Please rewrite the records below with "closest to furthest" changed to "nearest to farthest" everywhere it occurs, keeping every other word the same.

=-=-=

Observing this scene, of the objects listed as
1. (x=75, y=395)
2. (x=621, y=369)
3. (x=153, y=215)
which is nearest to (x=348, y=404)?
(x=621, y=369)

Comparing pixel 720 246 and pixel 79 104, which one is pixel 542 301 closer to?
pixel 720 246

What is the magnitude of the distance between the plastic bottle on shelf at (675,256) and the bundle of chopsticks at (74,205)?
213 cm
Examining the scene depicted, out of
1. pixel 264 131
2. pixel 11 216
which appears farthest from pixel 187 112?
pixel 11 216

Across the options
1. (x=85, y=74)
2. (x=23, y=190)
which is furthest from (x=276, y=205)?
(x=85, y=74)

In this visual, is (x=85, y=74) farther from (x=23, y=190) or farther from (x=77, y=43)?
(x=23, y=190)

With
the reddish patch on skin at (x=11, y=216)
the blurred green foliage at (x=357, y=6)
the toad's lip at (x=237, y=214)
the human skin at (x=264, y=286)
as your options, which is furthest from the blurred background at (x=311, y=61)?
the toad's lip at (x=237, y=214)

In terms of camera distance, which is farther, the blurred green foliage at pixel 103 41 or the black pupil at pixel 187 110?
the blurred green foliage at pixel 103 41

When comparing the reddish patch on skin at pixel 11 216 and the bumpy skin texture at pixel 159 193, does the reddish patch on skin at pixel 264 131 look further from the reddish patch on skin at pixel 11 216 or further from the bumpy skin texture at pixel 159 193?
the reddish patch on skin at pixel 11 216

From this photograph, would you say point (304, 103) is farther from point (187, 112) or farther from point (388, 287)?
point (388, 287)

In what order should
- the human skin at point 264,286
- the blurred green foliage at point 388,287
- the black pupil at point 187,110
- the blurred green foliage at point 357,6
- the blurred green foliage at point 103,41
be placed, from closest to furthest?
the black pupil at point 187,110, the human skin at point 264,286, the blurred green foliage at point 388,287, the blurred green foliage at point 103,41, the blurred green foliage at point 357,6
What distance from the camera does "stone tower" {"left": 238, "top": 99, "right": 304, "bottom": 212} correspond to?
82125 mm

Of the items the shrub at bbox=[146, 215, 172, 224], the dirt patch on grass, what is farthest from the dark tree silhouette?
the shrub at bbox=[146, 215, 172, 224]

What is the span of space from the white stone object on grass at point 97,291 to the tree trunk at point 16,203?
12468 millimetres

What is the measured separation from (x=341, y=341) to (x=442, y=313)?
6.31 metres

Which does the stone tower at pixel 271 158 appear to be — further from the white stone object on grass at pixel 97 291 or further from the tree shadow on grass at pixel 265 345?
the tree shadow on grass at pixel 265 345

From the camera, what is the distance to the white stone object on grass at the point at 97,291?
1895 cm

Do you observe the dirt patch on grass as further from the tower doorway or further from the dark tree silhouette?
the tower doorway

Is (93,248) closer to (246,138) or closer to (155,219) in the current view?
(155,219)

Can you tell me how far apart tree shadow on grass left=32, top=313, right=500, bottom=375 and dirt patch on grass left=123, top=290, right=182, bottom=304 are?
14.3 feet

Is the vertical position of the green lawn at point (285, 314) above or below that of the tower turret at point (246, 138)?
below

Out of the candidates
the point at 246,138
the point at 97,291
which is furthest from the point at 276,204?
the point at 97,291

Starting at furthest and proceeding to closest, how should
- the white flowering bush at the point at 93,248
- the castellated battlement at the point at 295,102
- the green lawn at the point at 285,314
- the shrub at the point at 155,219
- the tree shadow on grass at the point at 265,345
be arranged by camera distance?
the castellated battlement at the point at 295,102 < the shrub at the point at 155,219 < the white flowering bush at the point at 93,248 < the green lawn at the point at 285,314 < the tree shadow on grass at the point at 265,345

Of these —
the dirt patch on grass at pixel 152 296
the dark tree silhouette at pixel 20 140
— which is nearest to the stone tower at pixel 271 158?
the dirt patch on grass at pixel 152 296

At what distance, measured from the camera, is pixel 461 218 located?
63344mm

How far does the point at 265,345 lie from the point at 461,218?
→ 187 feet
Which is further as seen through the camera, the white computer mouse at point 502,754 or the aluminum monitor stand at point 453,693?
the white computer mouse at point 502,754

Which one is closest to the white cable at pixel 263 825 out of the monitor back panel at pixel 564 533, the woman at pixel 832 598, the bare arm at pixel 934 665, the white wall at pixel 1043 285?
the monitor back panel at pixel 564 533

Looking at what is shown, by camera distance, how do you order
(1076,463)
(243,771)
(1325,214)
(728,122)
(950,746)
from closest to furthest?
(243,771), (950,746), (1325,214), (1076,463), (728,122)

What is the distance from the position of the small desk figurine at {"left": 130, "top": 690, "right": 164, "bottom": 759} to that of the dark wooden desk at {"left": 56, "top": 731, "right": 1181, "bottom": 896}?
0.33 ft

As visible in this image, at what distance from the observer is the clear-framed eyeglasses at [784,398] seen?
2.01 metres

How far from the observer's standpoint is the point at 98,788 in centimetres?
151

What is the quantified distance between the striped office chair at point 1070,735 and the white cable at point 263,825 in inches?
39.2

=-=-=

**The completed task:**
Observing this scene, of the objects listed as
1. (x=75, y=395)
2. (x=621, y=369)
3. (x=153, y=215)
which is nearest to (x=348, y=404)?
(x=621, y=369)

Comparing pixel 720 246 and pixel 79 104, which one is pixel 542 301 closer to?
pixel 720 246

What is the magnitude of the distance between the plastic bottle on shelf at (675,256) and the bundle of chopsticks at (74,205)?
213 cm
Examining the scene depicted, out of
1. pixel 264 131
2. pixel 11 216
which appears farthest from pixel 187 112?
pixel 11 216

Across the options
1. (x=85, y=74)
2. (x=23, y=190)
which is furthest from (x=276, y=205)?
(x=85, y=74)

In this visual, is (x=85, y=74) farther from (x=23, y=190) or farther from (x=77, y=43)?
(x=23, y=190)

With
the reddish patch on skin at (x=11, y=216)
the blurred green foliage at (x=357, y=6)
the toad's lip at (x=237, y=214)
the human skin at (x=264, y=286)
as your options, which is furthest from the blurred background at (x=311, y=61)?
the toad's lip at (x=237, y=214)

In terms of camera distance, which is farther, the blurred green foliage at pixel 103 41 or the black pupil at pixel 187 110?
the blurred green foliage at pixel 103 41

When comparing the reddish patch on skin at pixel 11 216 and the bumpy skin texture at pixel 159 193, does the reddish patch on skin at pixel 264 131 look further from the reddish patch on skin at pixel 11 216 or further from the bumpy skin texture at pixel 159 193?
the reddish patch on skin at pixel 11 216

From this photograph, would you say point (304, 103) is farther from point (187, 112) or farther from point (388, 287)?
point (388, 287)

In what order should
- the human skin at point 264,286
- the blurred green foliage at point 388,287
- the black pupil at point 187,110
- the blurred green foliage at point 357,6
- the blurred green foliage at point 103,41
be placed, from nearest to farthest?
the black pupil at point 187,110, the human skin at point 264,286, the blurred green foliage at point 388,287, the blurred green foliage at point 103,41, the blurred green foliage at point 357,6
What distance from the camera does "stone tower" {"left": 238, "top": 99, "right": 304, "bottom": 212} correspond to?
82125 mm

Of the items the shrub at bbox=[146, 215, 172, 224], the dirt patch on grass, what is farthest from the dark tree silhouette?
the shrub at bbox=[146, 215, 172, 224]

What is the span of space from the white stone object on grass at point 97,291 to the tree trunk at point 16,203?
12468 millimetres

What is the measured separation from (x=341, y=341) to (x=442, y=313)?
6.31 metres

Which does the stone tower at pixel 271 158 appear to be — further from the white stone object on grass at pixel 97 291 or further from the tree shadow on grass at pixel 265 345?
the tree shadow on grass at pixel 265 345

From the camera, what is the distance to the white stone object on grass at the point at 97,291?
1895 cm

Do you observe the dirt patch on grass as further from the tower doorway or further from the dark tree silhouette?
the tower doorway

Is (93,248) closer to (246,138) or closer to (155,219) in the current view?
(155,219)

Can you tell me how far apart tree shadow on grass left=32, top=313, right=500, bottom=375 and dirt patch on grass left=123, top=290, right=182, bottom=304 are?
14.3 feet

Is the vertical position of the green lawn at point (285, 314) above or below that of the tower turret at point (246, 138)?
below

Out of the candidates
the point at 246,138
the point at 97,291
which is furthest from the point at 276,204?
the point at 97,291

Starting at furthest and proceeding to closest, how should
- the white flowering bush at the point at 93,248
- the castellated battlement at the point at 295,102
- the green lawn at the point at 285,314
- the shrub at the point at 155,219
- the tree shadow on grass at the point at 265,345
be arranged by camera distance?
the castellated battlement at the point at 295,102 < the shrub at the point at 155,219 < the white flowering bush at the point at 93,248 < the green lawn at the point at 285,314 < the tree shadow on grass at the point at 265,345

Of these —
the dirt patch on grass at pixel 152 296
the dark tree silhouette at pixel 20 140
— which is nearest to the stone tower at pixel 271 158?
the dirt patch on grass at pixel 152 296

At what distance, measured from the camera, is pixel 461 218 located?
63344mm

How far does the point at 265,345 lie from the point at 461,218?
→ 187 feet
Which is further as seen through the camera, the white computer mouse at point 502,754 or the aluminum monitor stand at point 453,693?
the white computer mouse at point 502,754

Which one is closest to the white cable at pixel 263 825 out of the monitor back panel at pixel 564 533, the woman at pixel 832 598, the bare arm at pixel 934 665, the white wall at pixel 1043 285?
the monitor back panel at pixel 564 533

Looking at what is shown, by camera distance, how do you order
(1076,463)
(243,771)
(1325,214)
(728,122)
(950,746)
from nearest to farthest?
(243,771), (950,746), (1325,214), (1076,463), (728,122)

What is the distance from the position of the small desk figurine at {"left": 130, "top": 690, "right": 164, "bottom": 759} to that of the dark wooden desk at {"left": 56, "top": 731, "right": 1181, "bottom": 896}?
0.33 ft

As visible in this image, at what distance from the observer is the clear-framed eyeglasses at [784,398] seen?
2.01 metres

How far from the observer's standpoint is the point at 98,788 in centimetres?
151

What is the quantified distance between the striped office chair at point 1070,735 and the white cable at point 263,825 in inches?
39.2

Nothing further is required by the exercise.